C'est bien ce volet de lutte contre les recours abusifs des permis de construire contenu dans la loi pour la croissance, l'activité et l'égalité des chances économiques du ministre de l'Economie, de l'Industrie et du Numérique, Emmanuel Macron qui fait plaisir à Pierre Aoun. Initié en 2013 par Cécile Duflot, alors ministre du Logement, cet engagement contre les recours abusifs concernant la construction de logements, a été repris par Sylvia Pinel, la nouvelle ministre du Logement.

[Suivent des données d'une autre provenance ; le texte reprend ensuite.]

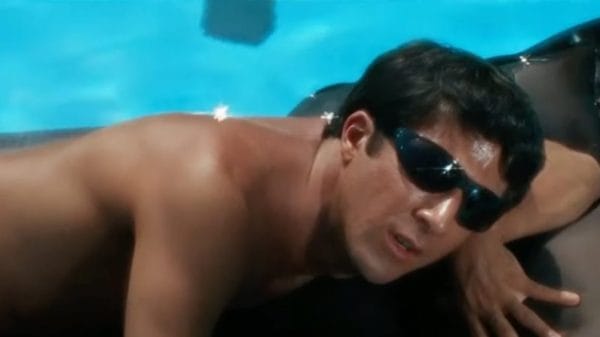 Dustin Hoffman as Ben, in The Graduate, lounges on a floatie in the pool wearing sunglasses.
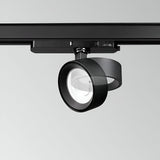 The Helionis LED Track Round Spotlight 22W 3000K in black, featuring a sleek circular design, is installed on a ceiling rail. Its adjustable head directs the light downward, showcasing the bulb within the fixture. A minimalist light gray background accentuates its energy efficiency.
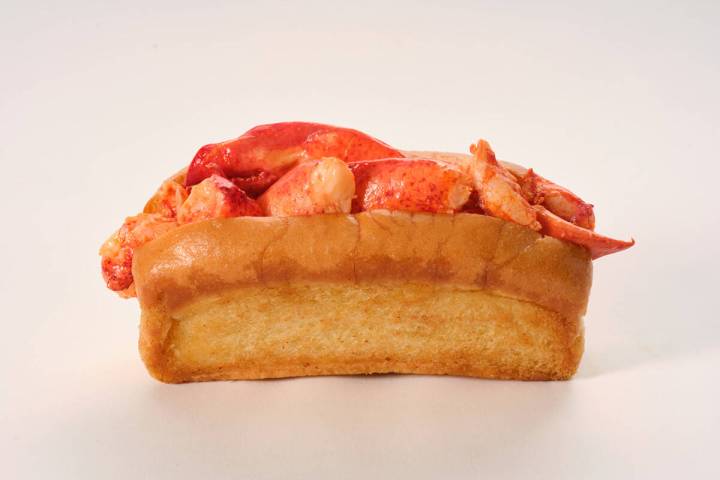 A warm Maine lobster roll from Angie's Lobster, a small restaurant group known for its affordab ...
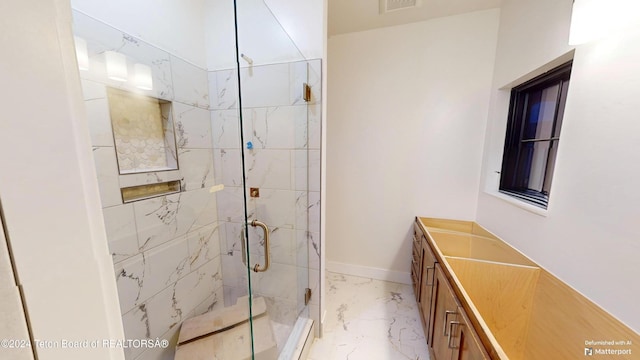 bathroom with vanity and an enclosed shower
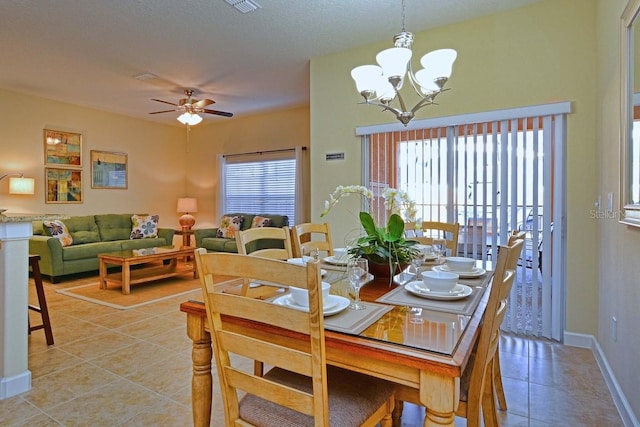 dining space with ceiling fan with notable chandelier, light tile patterned floors, and a textured ceiling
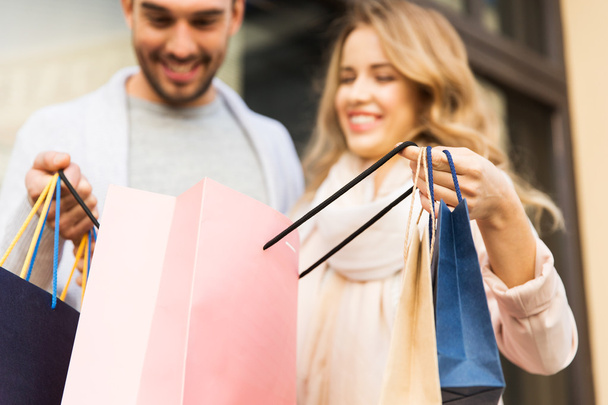 close up of couple with shopping bags on street - Photo, image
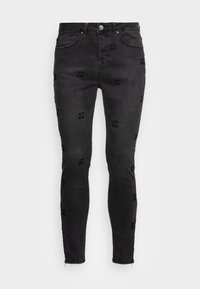 Black denim skinny jeans featuring embossed text patterns, five pockets, and a zippered ankle detail. Classic cut and sturdy fabric.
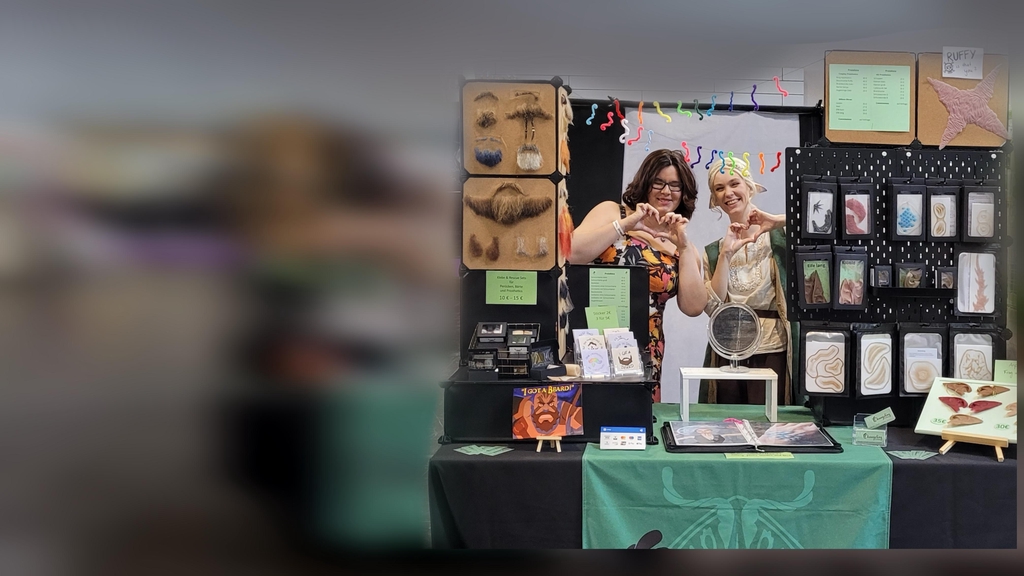 Messestand auf der Dokomi mit Bärten, Perücken und Silikonteilen. Zwei hellhäutige Frauen stehen dahinter und grüßen.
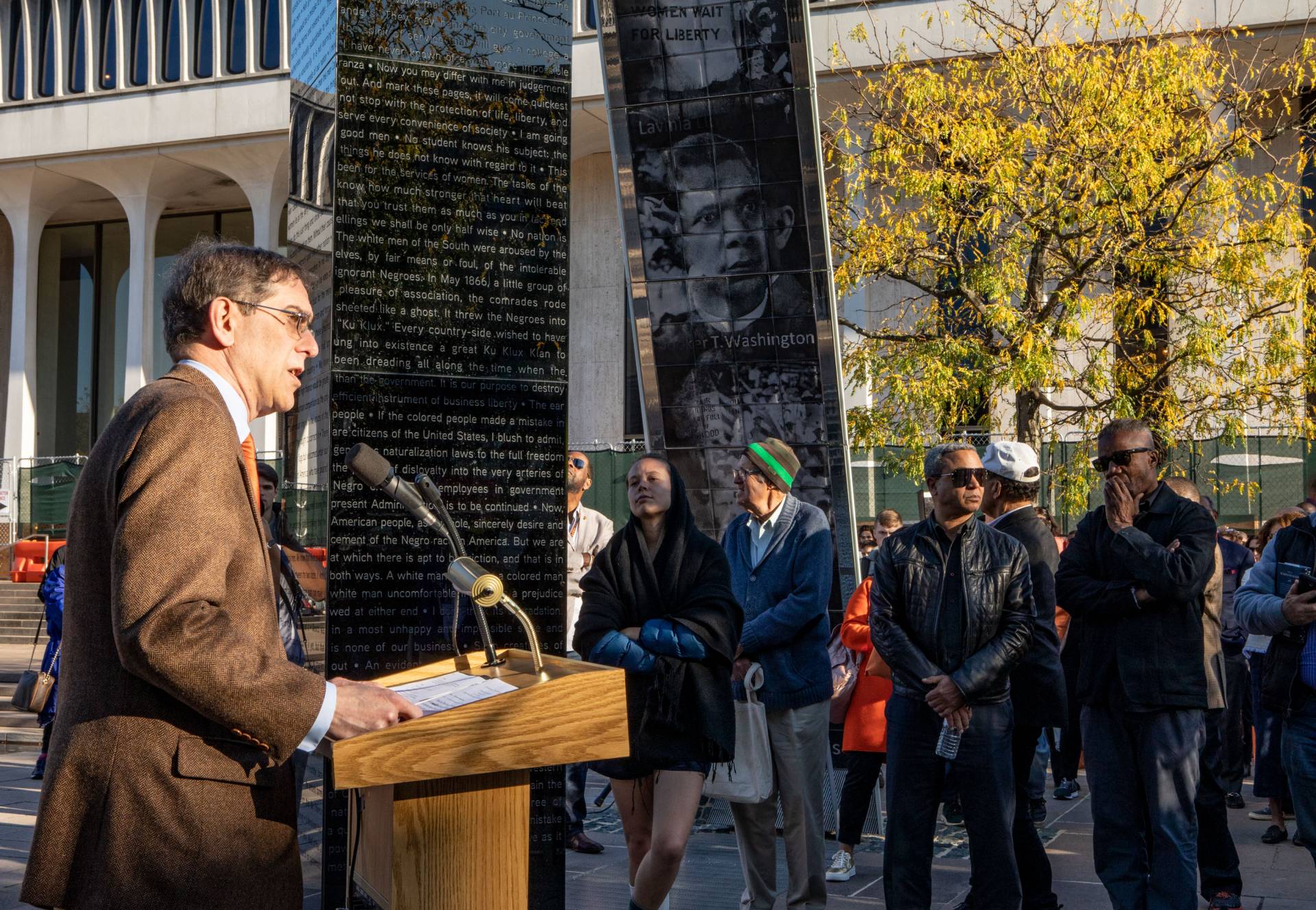 Christopher Eisgrube speaking at podium next to installation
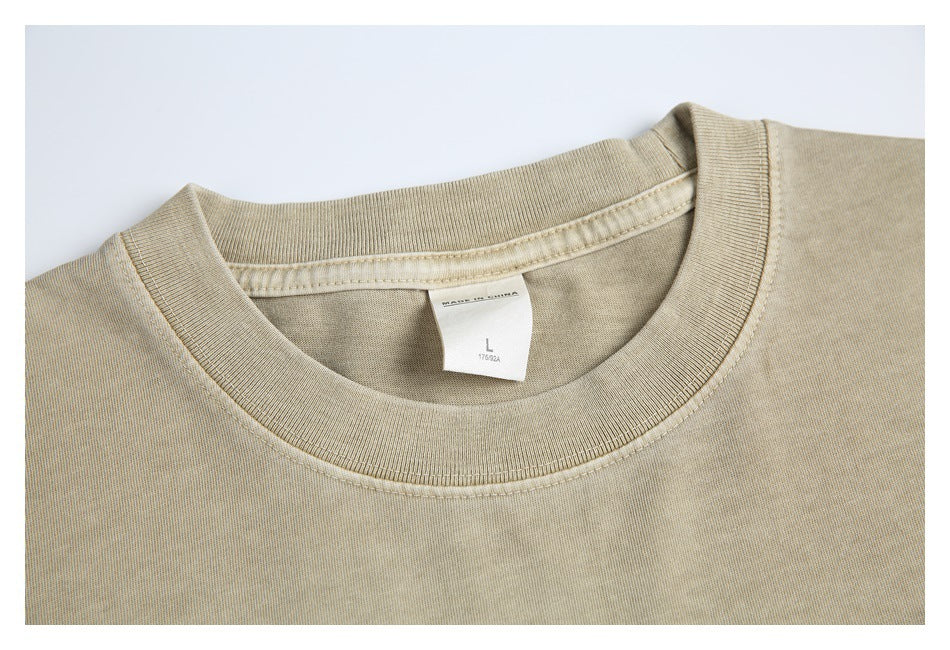 Close-up of the T-shirt's ribbed crew neck and inner size label marked L.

"En Aquitaine ce sont près de 3.500 logements et 7.000 emplois actuellement bloqués, qui pourraient voir le jour. A l'échelle nationale, ce sont 25.000 logements qui pourraient sortir de terre, engendrant la création de 50.000 emplois. Mais c'est surtout la fin d'un excès de pouvoir individuel qui a depuis longtemps mis à mal l'intérêt commun", juge Pierre Aoun, qui veut éviter "les recours abusifs ou mafieux" et milite pour la création de nouvelles assurances, plus faciles à mettre en œuvre par les promoteurs.

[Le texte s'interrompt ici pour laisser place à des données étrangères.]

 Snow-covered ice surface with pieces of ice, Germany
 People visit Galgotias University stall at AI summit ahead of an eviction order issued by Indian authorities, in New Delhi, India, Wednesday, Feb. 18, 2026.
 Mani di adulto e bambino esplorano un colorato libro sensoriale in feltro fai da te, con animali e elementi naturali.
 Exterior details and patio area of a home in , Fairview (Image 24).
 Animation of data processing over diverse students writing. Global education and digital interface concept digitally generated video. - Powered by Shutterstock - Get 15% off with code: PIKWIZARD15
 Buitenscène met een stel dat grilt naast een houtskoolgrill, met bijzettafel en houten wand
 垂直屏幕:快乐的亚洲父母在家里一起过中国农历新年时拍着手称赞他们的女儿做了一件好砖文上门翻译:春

A Bordeaux, les Bassins à flot aussi


Le DGA de LP Promotion se félicite de l'action menée dans ce sens par la Fédération des promoteurs immobiliers de France. Plusieurs promoteurs immobiliers impliqués dans la construction de logements dans le quartier des Bassins à flot, à Bordeaux, ont dû faire face à de coûteuses menaces de recours.

"Des retards dans les permis de construire il y en a, et ils sont souvent liés à des recours déposés dans les services des villes concernées ou de la communauté urbaine. Aux Bassins à flot un promoteur a été menacé d'un recours par un voisin et il a payé près de 100.000 € pour éviter un procès, qui aurait pu prendre deux ans, voire deux ans et demi. Il aurait mieux fait de venir nous voir. Cet argent aurait pu être investi dans le réseau de chaleur", expliquait ainsi fin 2014 à La Tribune - Objectif Aquitaine Michel Duchêne, vice-président (LR) de Bordeaux Métropole, en charge des grands projets d'aménagement urbain.

Si les recours sont là aussi pour défendre les droits des riverains, le promoteur immobilier cité par Michel Duchêne n'était semble-t-il pas le premier à faire les frais de ce type de procédure dans cette partie des Bassins à flot, mais le quatrième selon les professionnels.